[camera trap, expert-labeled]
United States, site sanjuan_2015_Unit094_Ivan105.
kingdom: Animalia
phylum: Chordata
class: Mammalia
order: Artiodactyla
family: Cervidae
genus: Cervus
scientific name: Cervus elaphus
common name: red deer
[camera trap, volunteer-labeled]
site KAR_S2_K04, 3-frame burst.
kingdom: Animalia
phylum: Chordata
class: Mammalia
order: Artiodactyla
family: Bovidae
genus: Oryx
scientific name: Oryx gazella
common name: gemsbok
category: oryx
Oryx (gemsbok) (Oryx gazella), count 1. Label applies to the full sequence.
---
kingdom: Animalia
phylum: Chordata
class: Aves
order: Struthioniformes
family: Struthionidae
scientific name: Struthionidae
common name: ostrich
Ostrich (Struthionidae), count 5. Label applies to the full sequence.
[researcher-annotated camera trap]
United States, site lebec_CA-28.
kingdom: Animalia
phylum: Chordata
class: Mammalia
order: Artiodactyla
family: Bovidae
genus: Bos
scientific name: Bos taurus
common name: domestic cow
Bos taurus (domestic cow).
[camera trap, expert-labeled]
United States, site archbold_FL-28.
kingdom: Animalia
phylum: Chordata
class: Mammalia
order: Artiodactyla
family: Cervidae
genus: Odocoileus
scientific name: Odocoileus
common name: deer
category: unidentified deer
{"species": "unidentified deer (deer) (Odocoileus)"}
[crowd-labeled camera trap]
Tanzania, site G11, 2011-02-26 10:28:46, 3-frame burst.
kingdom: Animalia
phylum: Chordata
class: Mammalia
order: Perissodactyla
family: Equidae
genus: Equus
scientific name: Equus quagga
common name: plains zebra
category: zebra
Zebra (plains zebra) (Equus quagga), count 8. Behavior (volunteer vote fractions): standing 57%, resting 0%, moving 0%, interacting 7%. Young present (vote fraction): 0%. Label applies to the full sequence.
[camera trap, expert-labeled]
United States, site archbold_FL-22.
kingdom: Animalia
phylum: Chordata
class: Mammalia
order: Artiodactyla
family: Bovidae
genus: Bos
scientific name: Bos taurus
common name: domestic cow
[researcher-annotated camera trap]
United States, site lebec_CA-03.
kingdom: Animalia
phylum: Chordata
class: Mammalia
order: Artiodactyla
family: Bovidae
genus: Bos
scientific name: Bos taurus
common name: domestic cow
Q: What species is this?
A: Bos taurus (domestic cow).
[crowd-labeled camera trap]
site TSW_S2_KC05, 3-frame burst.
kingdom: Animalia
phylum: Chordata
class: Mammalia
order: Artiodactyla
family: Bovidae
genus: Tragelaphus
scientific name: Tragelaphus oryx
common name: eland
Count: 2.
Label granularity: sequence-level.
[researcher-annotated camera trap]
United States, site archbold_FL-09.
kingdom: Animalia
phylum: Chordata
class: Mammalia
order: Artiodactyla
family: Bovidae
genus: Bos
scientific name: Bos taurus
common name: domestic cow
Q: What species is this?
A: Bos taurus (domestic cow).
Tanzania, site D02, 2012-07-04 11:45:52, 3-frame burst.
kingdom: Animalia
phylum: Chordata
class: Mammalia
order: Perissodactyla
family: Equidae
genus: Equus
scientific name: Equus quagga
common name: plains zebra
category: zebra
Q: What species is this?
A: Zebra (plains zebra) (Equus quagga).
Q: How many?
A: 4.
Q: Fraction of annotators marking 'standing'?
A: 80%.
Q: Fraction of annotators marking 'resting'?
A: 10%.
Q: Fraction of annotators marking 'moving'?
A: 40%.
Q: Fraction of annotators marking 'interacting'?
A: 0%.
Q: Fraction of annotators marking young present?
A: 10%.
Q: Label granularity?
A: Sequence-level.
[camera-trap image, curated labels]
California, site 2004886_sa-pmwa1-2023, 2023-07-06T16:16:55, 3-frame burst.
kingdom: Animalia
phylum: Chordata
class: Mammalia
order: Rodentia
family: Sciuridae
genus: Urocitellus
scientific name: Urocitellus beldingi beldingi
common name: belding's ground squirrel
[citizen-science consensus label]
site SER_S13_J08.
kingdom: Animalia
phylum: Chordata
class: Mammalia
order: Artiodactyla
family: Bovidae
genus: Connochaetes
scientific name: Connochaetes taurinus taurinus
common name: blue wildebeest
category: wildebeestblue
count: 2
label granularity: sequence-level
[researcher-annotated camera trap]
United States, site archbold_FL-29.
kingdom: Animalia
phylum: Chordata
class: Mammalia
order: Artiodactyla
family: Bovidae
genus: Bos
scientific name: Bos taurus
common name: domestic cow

PROBLEM TO WORK ON
Wherever a line of the listing above contains the string "United", copy that line.

ANSWER BOX
United States, site sanjuan_2015_Unit094_Ivan105.
United States, site lebec_CA-28.
United States, site archbold_FL-28.
United States, site archbold_FL-22.
United States, site lebec_CA-03.
United States, site archbold_FL-09.
United States, site archbold_FL-29.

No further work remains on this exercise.